Exercise: When you reach the line with "scientific name: Mus" in the data below, begin printing lines exactly, and stop once the line with "A: Mouse (Mus)." has been printed.

Records for processing:
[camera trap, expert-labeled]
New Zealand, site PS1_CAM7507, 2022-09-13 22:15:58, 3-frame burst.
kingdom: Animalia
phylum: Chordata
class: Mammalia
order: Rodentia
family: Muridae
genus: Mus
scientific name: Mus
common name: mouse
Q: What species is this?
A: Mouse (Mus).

==

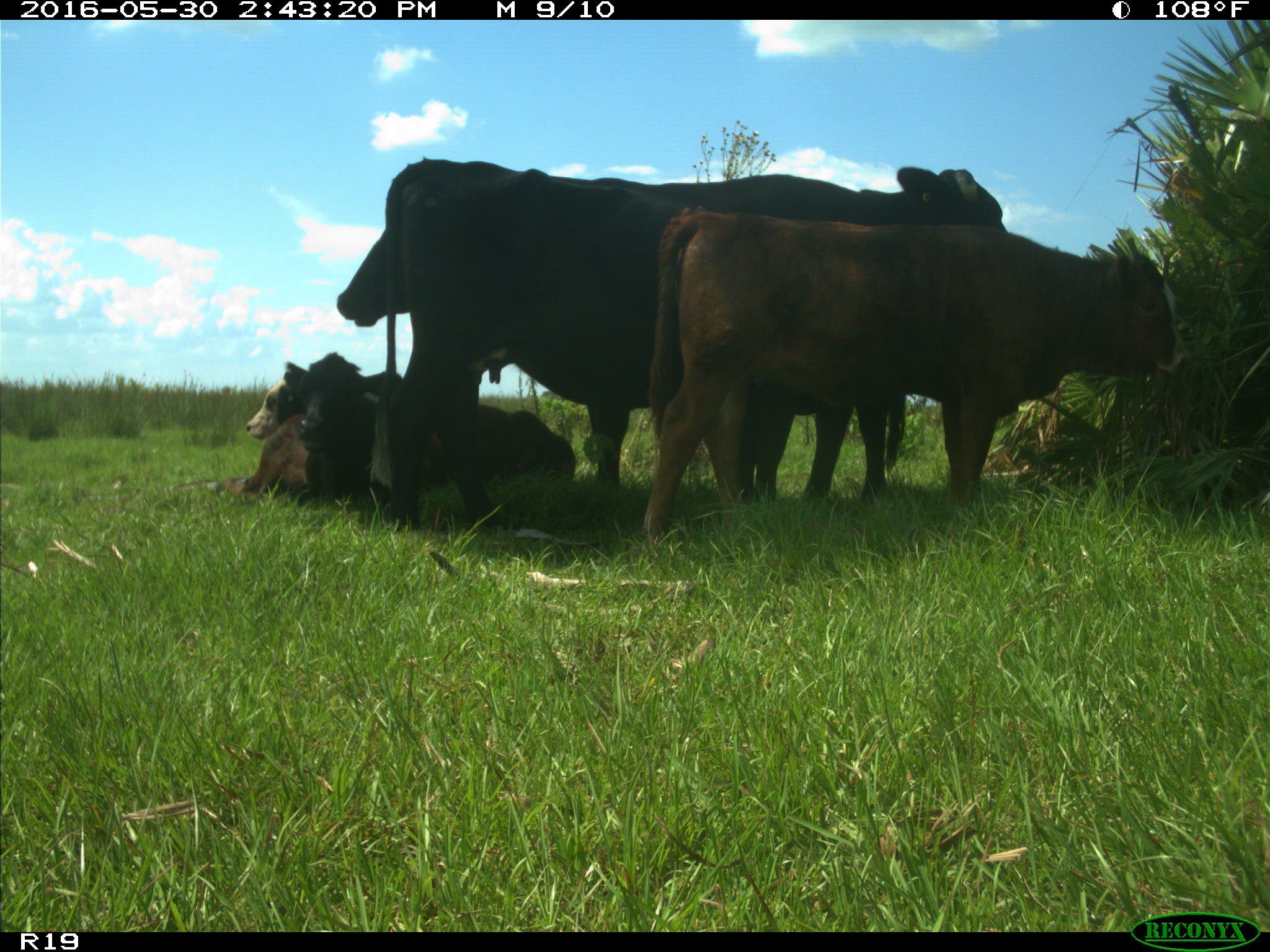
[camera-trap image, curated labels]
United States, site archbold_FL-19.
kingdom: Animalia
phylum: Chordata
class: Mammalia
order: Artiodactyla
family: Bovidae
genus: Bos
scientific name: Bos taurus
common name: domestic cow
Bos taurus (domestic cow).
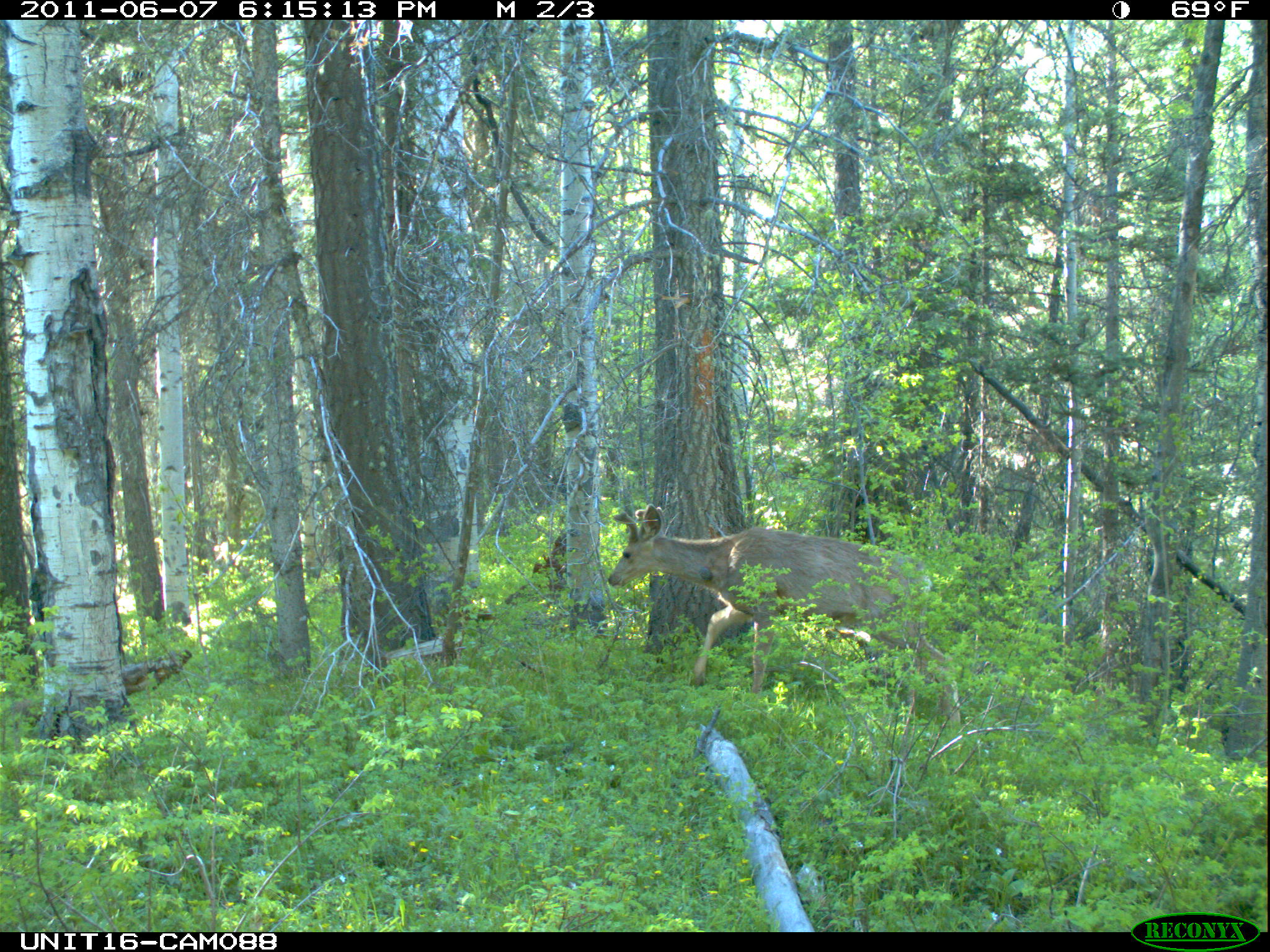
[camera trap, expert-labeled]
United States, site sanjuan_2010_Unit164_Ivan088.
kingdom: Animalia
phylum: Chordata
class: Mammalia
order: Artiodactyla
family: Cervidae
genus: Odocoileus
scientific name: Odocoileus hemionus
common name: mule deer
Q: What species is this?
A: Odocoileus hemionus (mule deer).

Exercise solution:
scientific name: Mus
common name: mouse
Q: What species is this?
A: Mouse (Mus).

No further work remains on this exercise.